Litophyton arboreum, also known as broccoli coral, is a common soft coral (octocoral) found from the Red Sea to the Western Pacific. It grows up to 80 cm, usually on seaward reef slopes or hard bottoms. The color of L. arboreum varies from pale olive-green to yellow or grey. L. arboreum are anthozoans in the order Alcyonacea in the family Nephtheidae.  The L. arboreum was originally classified in 1775 by Peter Forsskål, a Swedish Linnaean naturalist.  As of 2016, the entire genus Litophyton was reclassified using phylogenetic data, in contrast to its original morphological classification.

== Ecology ==
L. arboreum is commonly found in the Red Sea. A 1997 reef transect study showed that octocorals, such as L. arboreum, compose under 20% of soft coral coverage on both reef flats, and the upper fore-reefs in the Gulf of Umm al-Rashrash, off the East coast of the Sinai Peninsula. Typically in Gulf of Umm al-Rashrash reefs, octocoral coverage is dominated by carpets of a few species. A possible explanation for this extensive, monospecific coverage is periods of rapid growth. L. arboreum is not typically one of these dominant octocorals, but can compose up to 36% of living soft coral coverage, as seen in the Gulf of Umm al-Rashrash Nature Reserve. In other Red Sea locations, L. arboreum composes as little as 3% of soft coral coverage, such as in the South and Center Muqebla regions.

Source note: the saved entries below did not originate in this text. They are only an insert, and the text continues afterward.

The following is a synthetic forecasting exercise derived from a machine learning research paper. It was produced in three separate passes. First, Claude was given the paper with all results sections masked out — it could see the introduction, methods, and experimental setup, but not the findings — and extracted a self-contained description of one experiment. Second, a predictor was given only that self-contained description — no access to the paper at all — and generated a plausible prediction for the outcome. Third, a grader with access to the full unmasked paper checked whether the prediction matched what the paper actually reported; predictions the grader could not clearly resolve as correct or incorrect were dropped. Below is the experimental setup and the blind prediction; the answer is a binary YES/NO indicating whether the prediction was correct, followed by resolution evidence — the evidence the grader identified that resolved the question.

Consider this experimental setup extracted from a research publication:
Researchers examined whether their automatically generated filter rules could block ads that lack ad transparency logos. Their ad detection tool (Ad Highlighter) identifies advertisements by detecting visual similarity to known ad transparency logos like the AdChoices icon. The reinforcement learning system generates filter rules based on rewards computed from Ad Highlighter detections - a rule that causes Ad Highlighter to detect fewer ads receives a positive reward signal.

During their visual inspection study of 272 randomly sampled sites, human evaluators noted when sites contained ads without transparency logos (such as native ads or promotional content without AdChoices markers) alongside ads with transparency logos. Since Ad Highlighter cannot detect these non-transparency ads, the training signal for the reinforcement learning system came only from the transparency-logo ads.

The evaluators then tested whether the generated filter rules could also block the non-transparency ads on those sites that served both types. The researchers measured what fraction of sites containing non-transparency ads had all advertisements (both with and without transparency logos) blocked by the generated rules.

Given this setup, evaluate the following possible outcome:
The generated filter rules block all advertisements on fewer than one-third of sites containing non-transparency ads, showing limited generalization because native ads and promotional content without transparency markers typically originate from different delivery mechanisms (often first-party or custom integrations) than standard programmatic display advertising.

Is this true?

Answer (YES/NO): NO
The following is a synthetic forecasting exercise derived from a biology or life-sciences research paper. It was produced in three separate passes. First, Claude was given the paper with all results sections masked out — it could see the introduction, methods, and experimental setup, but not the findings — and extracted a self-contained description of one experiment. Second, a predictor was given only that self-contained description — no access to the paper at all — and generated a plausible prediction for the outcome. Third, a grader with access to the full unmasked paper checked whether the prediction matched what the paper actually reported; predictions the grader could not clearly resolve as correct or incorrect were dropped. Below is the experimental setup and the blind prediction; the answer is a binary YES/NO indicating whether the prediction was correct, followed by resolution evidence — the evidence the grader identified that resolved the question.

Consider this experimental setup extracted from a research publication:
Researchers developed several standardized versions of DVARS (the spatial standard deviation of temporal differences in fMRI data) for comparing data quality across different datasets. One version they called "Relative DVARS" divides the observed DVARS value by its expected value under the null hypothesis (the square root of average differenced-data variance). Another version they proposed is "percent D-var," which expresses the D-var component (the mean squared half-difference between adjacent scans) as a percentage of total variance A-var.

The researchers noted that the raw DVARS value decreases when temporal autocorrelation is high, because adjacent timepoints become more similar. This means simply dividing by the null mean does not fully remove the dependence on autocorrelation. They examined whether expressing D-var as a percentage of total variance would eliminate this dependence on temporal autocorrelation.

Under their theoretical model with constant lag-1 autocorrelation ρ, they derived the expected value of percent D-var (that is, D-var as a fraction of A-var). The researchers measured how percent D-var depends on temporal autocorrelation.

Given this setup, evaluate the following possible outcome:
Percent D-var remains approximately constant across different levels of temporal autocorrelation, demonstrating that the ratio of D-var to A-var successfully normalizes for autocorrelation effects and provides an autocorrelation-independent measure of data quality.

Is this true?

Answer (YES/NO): NO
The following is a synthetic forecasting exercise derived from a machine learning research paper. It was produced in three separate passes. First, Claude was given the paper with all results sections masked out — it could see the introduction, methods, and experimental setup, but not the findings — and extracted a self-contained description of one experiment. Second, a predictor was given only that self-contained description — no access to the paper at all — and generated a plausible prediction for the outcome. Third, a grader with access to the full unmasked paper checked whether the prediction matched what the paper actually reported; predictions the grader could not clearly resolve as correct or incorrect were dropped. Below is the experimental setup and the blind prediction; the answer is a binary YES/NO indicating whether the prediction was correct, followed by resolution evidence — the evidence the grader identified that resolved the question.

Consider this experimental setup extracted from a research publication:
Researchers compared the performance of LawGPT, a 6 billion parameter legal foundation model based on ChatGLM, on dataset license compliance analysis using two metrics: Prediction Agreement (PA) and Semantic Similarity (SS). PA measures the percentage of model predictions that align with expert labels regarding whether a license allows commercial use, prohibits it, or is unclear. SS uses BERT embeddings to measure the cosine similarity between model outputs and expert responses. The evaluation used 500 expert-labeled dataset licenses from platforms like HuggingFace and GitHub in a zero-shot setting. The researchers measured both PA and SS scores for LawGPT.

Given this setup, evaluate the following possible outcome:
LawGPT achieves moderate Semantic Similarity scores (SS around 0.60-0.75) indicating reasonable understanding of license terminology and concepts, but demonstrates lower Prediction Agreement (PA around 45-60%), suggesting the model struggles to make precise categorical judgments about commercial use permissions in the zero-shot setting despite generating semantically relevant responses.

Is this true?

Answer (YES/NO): NO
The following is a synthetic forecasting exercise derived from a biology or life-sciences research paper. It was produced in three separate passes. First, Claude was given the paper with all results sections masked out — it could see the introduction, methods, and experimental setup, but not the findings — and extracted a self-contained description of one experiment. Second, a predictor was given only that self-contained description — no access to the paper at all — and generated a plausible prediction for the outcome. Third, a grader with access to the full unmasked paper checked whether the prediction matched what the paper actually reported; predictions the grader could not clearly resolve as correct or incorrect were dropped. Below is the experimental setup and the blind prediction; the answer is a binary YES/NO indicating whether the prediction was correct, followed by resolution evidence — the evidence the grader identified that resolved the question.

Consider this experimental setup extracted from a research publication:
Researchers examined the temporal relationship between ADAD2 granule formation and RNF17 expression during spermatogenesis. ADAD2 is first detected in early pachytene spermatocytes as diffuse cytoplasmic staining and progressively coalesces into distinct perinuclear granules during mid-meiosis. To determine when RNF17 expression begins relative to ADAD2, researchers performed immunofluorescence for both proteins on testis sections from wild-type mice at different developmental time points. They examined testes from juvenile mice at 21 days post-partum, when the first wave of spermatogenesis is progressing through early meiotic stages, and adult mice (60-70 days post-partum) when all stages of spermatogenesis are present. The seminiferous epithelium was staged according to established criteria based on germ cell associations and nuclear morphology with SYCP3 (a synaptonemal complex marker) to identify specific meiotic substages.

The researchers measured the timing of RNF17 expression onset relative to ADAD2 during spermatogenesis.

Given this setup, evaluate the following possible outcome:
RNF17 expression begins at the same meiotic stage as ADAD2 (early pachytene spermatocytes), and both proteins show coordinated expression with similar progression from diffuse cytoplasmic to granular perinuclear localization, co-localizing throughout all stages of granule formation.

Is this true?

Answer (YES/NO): NO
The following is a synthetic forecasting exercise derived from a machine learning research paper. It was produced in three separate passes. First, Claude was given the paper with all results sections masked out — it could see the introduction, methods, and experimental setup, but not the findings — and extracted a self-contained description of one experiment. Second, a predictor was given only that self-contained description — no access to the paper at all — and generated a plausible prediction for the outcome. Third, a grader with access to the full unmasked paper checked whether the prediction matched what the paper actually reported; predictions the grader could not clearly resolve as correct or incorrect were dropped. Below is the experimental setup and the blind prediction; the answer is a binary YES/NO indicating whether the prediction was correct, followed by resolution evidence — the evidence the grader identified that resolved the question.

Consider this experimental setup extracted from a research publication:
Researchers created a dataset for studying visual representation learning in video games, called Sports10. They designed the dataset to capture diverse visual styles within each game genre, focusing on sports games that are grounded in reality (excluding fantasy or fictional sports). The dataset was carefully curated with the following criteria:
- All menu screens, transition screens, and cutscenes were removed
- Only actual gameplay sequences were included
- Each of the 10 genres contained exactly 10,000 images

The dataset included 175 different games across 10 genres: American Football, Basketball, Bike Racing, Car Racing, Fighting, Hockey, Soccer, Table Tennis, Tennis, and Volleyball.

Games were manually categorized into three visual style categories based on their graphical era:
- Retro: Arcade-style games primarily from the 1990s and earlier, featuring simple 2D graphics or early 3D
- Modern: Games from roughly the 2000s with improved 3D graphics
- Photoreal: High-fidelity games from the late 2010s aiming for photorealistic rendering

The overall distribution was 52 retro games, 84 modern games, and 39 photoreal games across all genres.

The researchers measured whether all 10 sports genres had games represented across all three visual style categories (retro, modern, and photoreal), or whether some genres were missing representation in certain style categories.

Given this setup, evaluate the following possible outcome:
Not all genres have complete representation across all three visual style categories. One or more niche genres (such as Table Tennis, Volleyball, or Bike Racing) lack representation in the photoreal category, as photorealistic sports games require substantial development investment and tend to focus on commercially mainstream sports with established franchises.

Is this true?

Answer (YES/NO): NO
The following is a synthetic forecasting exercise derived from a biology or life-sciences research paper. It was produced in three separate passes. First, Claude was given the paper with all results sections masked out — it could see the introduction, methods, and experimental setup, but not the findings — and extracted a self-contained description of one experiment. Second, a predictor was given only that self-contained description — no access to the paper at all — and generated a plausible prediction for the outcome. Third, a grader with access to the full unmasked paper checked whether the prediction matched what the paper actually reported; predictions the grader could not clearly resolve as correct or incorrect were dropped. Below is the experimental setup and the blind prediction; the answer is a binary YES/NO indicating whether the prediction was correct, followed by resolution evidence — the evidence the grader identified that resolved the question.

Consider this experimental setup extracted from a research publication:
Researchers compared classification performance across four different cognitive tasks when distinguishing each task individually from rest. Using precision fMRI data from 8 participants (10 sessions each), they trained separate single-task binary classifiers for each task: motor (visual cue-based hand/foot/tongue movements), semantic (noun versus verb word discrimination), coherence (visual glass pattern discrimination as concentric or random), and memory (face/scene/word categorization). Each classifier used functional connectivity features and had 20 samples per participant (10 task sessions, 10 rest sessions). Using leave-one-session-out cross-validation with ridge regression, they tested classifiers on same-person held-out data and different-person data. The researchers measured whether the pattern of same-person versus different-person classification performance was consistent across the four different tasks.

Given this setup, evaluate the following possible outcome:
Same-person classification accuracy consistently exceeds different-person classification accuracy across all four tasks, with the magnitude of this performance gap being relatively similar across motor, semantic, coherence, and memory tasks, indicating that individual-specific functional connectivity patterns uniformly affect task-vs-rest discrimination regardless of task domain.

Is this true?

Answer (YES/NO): NO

As observed in other species of corals, space for settlement on the reef is one of the most important limiting factors for new colonies of L. arboreum. Similarly, physical factors—such as wave action, temperature variation, salinity and light– and biological factors– such as competition, predation, and disease– limit the success and prevalence of L. arboreum. Specifically, predation and competition for space may disrupt continuous community development for some species of Red Sea soft corals, resulting in patchy, discontinuous, communities spread across the reef. However, the coexistence of stony corals, soft corals, and algae in the Gulf of Umm al-Rashrash suggests that no one component has a distinct competitive dominance on the reef; instead, spatial variation results in different species exhibiting competitive dominance in different locations based on their unique ecological niches. At present, the intra- and interspecific competitive hierarchy of L. arboreum is unknown.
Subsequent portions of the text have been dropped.